Application scenarios include long-term dialogue systems, knowledge management tools, predictive applications, and multimodal AI, and it is compatible with LangChain and VMC architectures.

## Business Model and Limitations

Licensing model: Free for individuals (limited to 1000 items), commercial paid (99 yuan/month up to 9999 yuan for private deployment).
Limitations:
- Scale limit: Enterprise version has an upper limit of 100,000 items, not suitable for large-scale document retrieval;
- Ecosystem maturity: Community and toolchain are still under construction;
- Dependency: LitePro requires Ollama to run local models, increasing deployment complexity.

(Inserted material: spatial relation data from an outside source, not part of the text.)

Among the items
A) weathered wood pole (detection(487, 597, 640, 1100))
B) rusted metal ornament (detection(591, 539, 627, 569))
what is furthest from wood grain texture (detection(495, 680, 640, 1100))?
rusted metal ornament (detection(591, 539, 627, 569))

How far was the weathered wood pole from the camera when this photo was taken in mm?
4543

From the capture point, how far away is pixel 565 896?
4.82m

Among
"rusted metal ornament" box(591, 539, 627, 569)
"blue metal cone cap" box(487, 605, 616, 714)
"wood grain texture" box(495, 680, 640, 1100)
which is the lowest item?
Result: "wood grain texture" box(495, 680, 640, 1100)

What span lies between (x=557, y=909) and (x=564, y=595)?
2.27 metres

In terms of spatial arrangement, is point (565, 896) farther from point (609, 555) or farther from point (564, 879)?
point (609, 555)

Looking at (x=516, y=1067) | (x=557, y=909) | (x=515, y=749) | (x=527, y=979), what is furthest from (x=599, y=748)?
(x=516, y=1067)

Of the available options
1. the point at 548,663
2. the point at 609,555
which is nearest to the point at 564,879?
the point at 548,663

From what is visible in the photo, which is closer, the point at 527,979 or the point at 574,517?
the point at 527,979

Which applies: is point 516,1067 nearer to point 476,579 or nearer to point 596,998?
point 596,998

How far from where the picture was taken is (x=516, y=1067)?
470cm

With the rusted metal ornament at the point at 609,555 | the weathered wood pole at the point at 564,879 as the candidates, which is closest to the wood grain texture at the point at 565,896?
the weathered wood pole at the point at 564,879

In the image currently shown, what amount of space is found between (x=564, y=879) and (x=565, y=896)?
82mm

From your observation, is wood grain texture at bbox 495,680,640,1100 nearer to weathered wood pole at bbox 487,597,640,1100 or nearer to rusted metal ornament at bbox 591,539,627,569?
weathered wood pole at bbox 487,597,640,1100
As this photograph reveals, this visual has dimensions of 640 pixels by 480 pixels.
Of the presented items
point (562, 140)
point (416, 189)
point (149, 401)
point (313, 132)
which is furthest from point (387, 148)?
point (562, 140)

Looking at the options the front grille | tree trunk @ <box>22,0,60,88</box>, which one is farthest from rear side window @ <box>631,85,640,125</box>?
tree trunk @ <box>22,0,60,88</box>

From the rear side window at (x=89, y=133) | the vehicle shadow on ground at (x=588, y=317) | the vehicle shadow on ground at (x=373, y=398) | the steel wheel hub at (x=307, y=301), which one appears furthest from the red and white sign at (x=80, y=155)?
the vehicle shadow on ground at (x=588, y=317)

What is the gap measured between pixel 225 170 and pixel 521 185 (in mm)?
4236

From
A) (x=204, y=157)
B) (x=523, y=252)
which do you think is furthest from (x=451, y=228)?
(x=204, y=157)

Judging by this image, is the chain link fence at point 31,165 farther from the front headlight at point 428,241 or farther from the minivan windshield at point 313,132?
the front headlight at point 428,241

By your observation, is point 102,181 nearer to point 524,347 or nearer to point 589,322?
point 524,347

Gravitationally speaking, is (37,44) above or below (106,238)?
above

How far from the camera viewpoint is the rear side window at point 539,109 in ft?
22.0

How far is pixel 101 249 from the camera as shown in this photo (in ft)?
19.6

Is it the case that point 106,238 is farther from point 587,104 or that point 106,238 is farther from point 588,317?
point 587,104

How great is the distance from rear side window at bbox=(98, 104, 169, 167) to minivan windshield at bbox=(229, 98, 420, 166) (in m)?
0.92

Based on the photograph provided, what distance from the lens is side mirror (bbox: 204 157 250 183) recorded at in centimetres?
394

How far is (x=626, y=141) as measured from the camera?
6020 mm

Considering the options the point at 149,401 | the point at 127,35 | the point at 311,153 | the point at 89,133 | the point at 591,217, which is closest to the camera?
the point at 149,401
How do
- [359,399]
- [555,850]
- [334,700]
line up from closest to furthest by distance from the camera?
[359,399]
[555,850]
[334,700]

## Summary and Selection Recommendations

su-memory represents the evolution of AI memory systems from storage retrieval to cognitive architecture. Its local-first approach, interpretability, and multimodal capabilities give it an advantage in privacy-sensitive and deep reasoning scenarios. It is recommended for AI application developers who need 'understanding/reasoning' rather than just 'matching/retrieval' to evaluate it. In the future, such local memory systems may become a standard component of next-generation AI applications.